Convert every line of the listing below into a numbered list, skipping blank lines and leaving out the pictures.

┌──

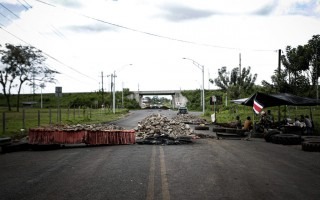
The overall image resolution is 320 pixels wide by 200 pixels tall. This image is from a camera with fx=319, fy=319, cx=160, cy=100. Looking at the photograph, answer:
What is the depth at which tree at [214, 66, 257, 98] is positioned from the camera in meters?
57.3

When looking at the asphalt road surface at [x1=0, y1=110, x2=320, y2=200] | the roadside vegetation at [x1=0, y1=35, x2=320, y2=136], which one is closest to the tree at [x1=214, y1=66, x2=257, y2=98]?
the roadside vegetation at [x1=0, y1=35, x2=320, y2=136]

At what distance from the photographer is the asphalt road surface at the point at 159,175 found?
6.65 meters

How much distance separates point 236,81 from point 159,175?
64.0m

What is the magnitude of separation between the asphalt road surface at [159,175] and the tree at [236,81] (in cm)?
4419

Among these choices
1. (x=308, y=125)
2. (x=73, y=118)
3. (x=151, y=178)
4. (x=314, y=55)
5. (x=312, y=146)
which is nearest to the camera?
(x=151, y=178)

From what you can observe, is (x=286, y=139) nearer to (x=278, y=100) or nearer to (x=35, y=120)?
(x=278, y=100)

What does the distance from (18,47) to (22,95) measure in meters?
83.4

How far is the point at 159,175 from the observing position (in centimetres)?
834

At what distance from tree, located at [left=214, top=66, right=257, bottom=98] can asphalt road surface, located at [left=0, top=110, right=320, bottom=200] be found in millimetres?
44186

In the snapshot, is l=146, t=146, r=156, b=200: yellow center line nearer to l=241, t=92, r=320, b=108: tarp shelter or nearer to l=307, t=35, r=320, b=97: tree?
l=241, t=92, r=320, b=108: tarp shelter

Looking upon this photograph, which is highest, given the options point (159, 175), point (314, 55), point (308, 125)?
point (314, 55)

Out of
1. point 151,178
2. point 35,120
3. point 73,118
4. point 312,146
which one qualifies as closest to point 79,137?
point 151,178

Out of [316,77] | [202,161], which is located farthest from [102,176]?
[316,77]

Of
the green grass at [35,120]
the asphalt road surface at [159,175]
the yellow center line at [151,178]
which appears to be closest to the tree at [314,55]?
the green grass at [35,120]
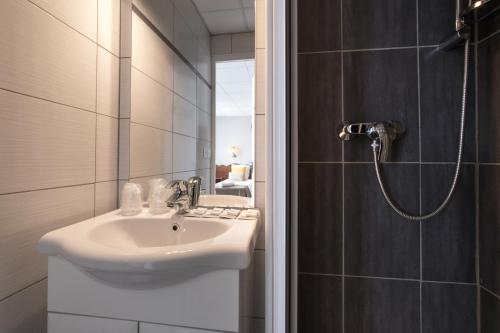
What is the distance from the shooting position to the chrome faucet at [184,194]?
3.03 ft

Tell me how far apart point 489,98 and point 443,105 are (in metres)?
0.13

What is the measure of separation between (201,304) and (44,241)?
1.46 ft

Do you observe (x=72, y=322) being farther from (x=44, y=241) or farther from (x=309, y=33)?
(x=309, y=33)

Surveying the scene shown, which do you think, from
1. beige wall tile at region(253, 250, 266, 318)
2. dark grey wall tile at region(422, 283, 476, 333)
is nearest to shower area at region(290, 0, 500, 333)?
dark grey wall tile at region(422, 283, 476, 333)

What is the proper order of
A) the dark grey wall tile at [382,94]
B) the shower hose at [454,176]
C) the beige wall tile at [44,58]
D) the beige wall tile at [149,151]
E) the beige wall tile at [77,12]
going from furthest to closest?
1. the beige wall tile at [149,151]
2. the dark grey wall tile at [382,94]
3. the shower hose at [454,176]
4. the beige wall tile at [77,12]
5. the beige wall tile at [44,58]

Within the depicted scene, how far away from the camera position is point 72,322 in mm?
615

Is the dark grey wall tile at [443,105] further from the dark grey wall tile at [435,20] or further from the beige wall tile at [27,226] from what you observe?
the beige wall tile at [27,226]

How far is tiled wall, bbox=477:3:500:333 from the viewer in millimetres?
835

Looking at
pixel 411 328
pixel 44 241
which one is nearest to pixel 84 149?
pixel 44 241

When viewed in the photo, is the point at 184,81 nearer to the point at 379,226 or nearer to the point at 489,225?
the point at 379,226

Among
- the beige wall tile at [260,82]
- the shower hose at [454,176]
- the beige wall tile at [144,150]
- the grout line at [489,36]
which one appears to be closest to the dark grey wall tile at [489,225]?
the shower hose at [454,176]

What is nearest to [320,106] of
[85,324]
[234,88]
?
[234,88]

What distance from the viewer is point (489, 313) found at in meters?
0.87

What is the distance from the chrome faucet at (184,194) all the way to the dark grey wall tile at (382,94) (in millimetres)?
640
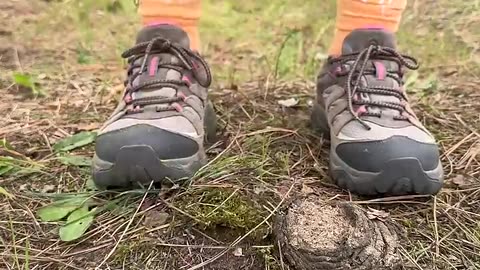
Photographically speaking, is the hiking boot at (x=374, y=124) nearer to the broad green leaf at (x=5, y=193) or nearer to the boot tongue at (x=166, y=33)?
the boot tongue at (x=166, y=33)

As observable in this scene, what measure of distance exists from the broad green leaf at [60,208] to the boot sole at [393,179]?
0.50 metres

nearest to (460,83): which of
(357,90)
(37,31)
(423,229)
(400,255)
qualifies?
(357,90)

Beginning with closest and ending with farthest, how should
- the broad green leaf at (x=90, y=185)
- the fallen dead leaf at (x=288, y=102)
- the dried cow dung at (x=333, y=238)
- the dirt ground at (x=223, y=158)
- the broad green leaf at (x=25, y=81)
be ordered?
1. the dried cow dung at (x=333, y=238)
2. the dirt ground at (x=223, y=158)
3. the broad green leaf at (x=90, y=185)
4. the fallen dead leaf at (x=288, y=102)
5. the broad green leaf at (x=25, y=81)

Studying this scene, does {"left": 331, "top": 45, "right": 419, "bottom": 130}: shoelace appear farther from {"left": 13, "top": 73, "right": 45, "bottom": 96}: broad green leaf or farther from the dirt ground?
{"left": 13, "top": 73, "right": 45, "bottom": 96}: broad green leaf

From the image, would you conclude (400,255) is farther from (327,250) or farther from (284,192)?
(284,192)

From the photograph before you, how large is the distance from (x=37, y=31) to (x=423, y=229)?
1.86 meters

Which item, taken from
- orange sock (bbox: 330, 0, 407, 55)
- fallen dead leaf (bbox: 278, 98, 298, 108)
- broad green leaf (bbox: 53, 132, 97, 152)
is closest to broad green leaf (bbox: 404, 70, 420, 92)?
fallen dead leaf (bbox: 278, 98, 298, 108)

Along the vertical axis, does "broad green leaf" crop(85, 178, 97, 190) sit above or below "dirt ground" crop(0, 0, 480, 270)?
above

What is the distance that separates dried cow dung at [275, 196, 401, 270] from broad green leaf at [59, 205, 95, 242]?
0.35 m

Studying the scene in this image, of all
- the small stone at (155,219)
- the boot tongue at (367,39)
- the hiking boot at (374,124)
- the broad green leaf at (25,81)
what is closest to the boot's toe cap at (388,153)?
the hiking boot at (374,124)

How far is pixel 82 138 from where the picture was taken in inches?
60.9

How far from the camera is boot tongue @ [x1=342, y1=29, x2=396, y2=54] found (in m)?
1.43

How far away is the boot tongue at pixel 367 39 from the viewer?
4.69ft

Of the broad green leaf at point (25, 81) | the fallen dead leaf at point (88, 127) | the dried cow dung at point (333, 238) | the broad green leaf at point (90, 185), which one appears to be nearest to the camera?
Result: the dried cow dung at point (333, 238)
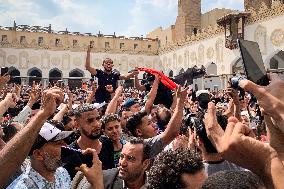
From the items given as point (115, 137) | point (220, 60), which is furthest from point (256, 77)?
point (220, 60)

└──

Worked solution:
1. The overall image resolution is 320 pixels wide by 200 pixels tall. This image is from a camera with fx=319, fy=319, cx=160, cy=100. Looking at the photograph, answer:
2. What is the depth at which tree at [214, 66, 257, 98] is positioned from the camera in meters?
3. 57.3
4. When looking at the asphalt road surface at [x1=0, y1=110, x2=320, y2=200] | the roadside vegetation at [x1=0, y1=35, x2=320, y2=136], which one is closest to the tree at [x1=214, y1=66, x2=257, y2=98]?
5. the roadside vegetation at [x1=0, y1=35, x2=320, y2=136]
6. At what distance from the photographer is the asphalt road surface at the point at 159,175 found?
7. 6.65 meters
8. How much distance separates point 236,81 from point 159,175?
9. 64.0m
10. What is the magnitude of separation between the asphalt road surface at [159,175] and the tree at [236,81] (in cm)?
11. 4419
12. Among these choices
13. 1. (x=308, y=125)
14. 2. (x=73, y=118)
15. 3. (x=151, y=178)
16. 4. (x=314, y=55)
17. 5. (x=312, y=146)
18. which is nearest to the camera?
19. (x=151, y=178)
20. From what you can observe, is (x=286, y=139) nearer to (x=278, y=100) or nearer to (x=35, y=120)?
21. (x=278, y=100)
22. What does the distance from (18,47) to (22,95) measure in meters?
23. 83.4
24. How far is the point at 159,175 from the observing position (in centimetres)?
25. 834
26. At what distance from tree, located at [left=214, top=66, right=257, bottom=98] can asphalt road surface, located at [left=0, top=110, right=320, bottom=200] be found in millimetres?
27. 44186
28. In the snapshot, is l=146, t=146, r=156, b=200: yellow center line nearer to l=241, t=92, r=320, b=108: tarp shelter or nearer to l=307, t=35, r=320, b=97: tree?
29. l=241, t=92, r=320, b=108: tarp shelter
30. Looking upon this photograph, which is highest, given the options point (159, 175), point (314, 55), point (308, 125)?
31. point (314, 55)
32. Out of
33. 1. point 151,178
34. 2. point 35,120
35. 3. point 73,118
36. 4. point 312,146
37. which one qualifies as closest to point 79,137?
38. point 151,178
39. Out of [316,77] | [202,161], which is located farthest from [102,176]?
40. [316,77]
41. Of
42. the green grass at [35,120]
43. the asphalt road surface at [159,175]
44. the yellow center line at [151,178]
45. which appears to be closest to the tree at [314,55]?
46. the green grass at [35,120]
47. What is the distance from the shooting position to the chrome faucet at [184,194]?
48. 3.03 ft
49. Tell me how far apart point 489,98 and point 443,105 are (in metres)?
50. 0.13
51. What is the measure of separation between (201,304) and (44,241)?
52. 1.46 ft
53. Do you observe (x=72, y=322) being farther from (x=44, y=241) or farther from (x=309, y=33)?
54. (x=309, y=33)
55. Surveying the scene shown, which do you think, from
56. 1. beige wall tile at region(253, 250, 266, 318)
57. 2. dark grey wall tile at region(422, 283, 476, 333)
58. is nearest to shower area at region(290, 0, 500, 333)?
59. dark grey wall tile at region(422, 283, 476, 333)
60. What is the proper order of
61. A) the dark grey wall tile at [382,94]
62. B) the shower hose at [454,176]
63. C) the beige wall tile at [44,58]
64. D) the beige wall tile at [149,151]
65. E) the beige wall tile at [77,12]
66. going from furthest to closest?
67. 1. the beige wall tile at [149,151]
68. 2. the dark grey wall tile at [382,94]
69. 3. the shower hose at [454,176]
70. 4. the beige wall tile at [77,12]
71. 5. the beige wall tile at [44,58]
72. Within the depicted scene, how far away from the camera position is point 72,322 in mm?
73. 615
74. Is the dark grey wall tile at [443,105] further from the dark grey wall tile at [435,20] or further from the beige wall tile at [27,226] from what you observe?
75. the beige wall tile at [27,226]
76. How far is tiled wall, bbox=477:3:500:333 from the viewer in millimetres?
77. 835
78. Looking at
79. pixel 411 328
80. pixel 44 241
81. which one is nearest to pixel 84 149?
82. pixel 44 241
83. When viewed in the photo, is the point at 184,81 nearer to the point at 379,226 or nearer to the point at 489,225?
84. the point at 379,226
85. Among
86. - the beige wall tile at [260,82]
87. - the shower hose at [454,176]
88. - the beige wall tile at [144,150]
89. - the grout line at [489,36]
90. which one appears to be closest to the dark grey wall tile at [489,225]?
91. the shower hose at [454,176]
92. What is nearest to [320,106] of
93. [85,324]
94. [234,88]
95. ?
96. [234,88]
97. What distance from the viewer is point (489, 313) found at in meters?
98. 0.87
99. What is the distance from the chrome faucet at (184,194) all the way to the dark grey wall tile at (382,94) (in millimetres)?
100. 640
101. Photographically speaking, is the hiking boot at (x=374, y=124) nearer to the broad green leaf at (x=5, y=193) or nearer to the boot tongue at (x=166, y=33)?
102. the boot tongue at (x=166, y=33)
103. As observable in this scene, what measure of distance exists from the broad green leaf at [60,208] to the boot sole at [393,179]?
104. 0.50 metres
105. nearest to (460,83): which of
106. (357,90)
107. (37,31)
108. (423,229)
109. (400,255)
110. qualifies?
111. (357,90)
112. Beginning with closest and ending with farthest, how should
113. - the broad green leaf at (x=90, y=185)
114. - the fallen dead leaf at (x=288, y=102)
115. - the dried cow dung at (x=333, y=238)
116. - the dirt ground at (x=223, y=158)
117. - the broad green leaf at (x=25, y=81)
118. be ordered?
119. 1. the dried cow dung at (x=333, y=238)
120. 2. the dirt ground at (x=223, y=158)
121. 3. the broad green leaf at (x=90, y=185)
122. 4. the fallen dead leaf at (x=288, y=102)
123. 5. the broad green leaf at (x=25, y=81)
124. Studying this scene, does {"left": 331, "top": 45, "right": 419, "bottom": 130}: shoelace appear farther from {"left": 13, "top": 73, "right": 45, "bottom": 96}: broad green leaf or farther from the dirt ground?
125. {"left": 13, "top": 73, "right": 45, "bottom": 96}: broad green leaf
126. From the image, would you conclude (400,255) is farther from (327,250) or farther from (284,192)?
127. (284,192)
128. From the photograph before you, how large is the distance from (x=37, y=31) to (x=423, y=229)?
129. 1.86 meters
130. Which item, taken from
131. - orange sock (bbox: 330, 0, 407, 55)
132. - fallen dead leaf (bbox: 278, 98, 298, 108)
133. - broad green leaf (bbox: 53, 132, 97, 152)
134. is closest to broad green leaf (bbox: 404, 70, 420, 92)?
135. fallen dead leaf (bbox: 278, 98, 298, 108)
136. Along the vertical axis, does "broad green leaf" crop(85, 178, 97, 190) sit above or below "dirt ground" crop(0, 0, 480, 270)?
137. above
138. What is the distance that separates dried cow dung at [275, 196, 401, 270] from broad green leaf at [59, 205, 95, 242]?
139. 0.35 m
140. Studying the scene in this image, of all
141. - the small stone at (155,219)
142. - the boot tongue at (367,39)
143. - the hiking boot at (374,124)
144. - the broad green leaf at (25,81)
145. what is closest to the boot's toe cap at (388,153)?
146. the hiking boot at (374,124)
147. How far is pixel 82 138 from where the picture was taken in inches?
148. 60.9
149. How far from the camera is boot tongue @ [x1=342, y1=29, x2=396, y2=54] found (in m)?
150. 1.43
151. How far away is the boot tongue at pixel 367 39 from the viewer?
152. 4.69ft
153. Of the broad green leaf at point (25, 81) | the fallen dead leaf at point (88, 127) | the dried cow dung at point (333, 238) | the broad green leaf at point (90, 185), which one appears to be nearest to the camera?
154. Result: the dried cow dung at point (333, 238)
155. From the items given as point (115, 137) | point (220, 60), which is furthest from point (256, 77)?
156. point (220, 60)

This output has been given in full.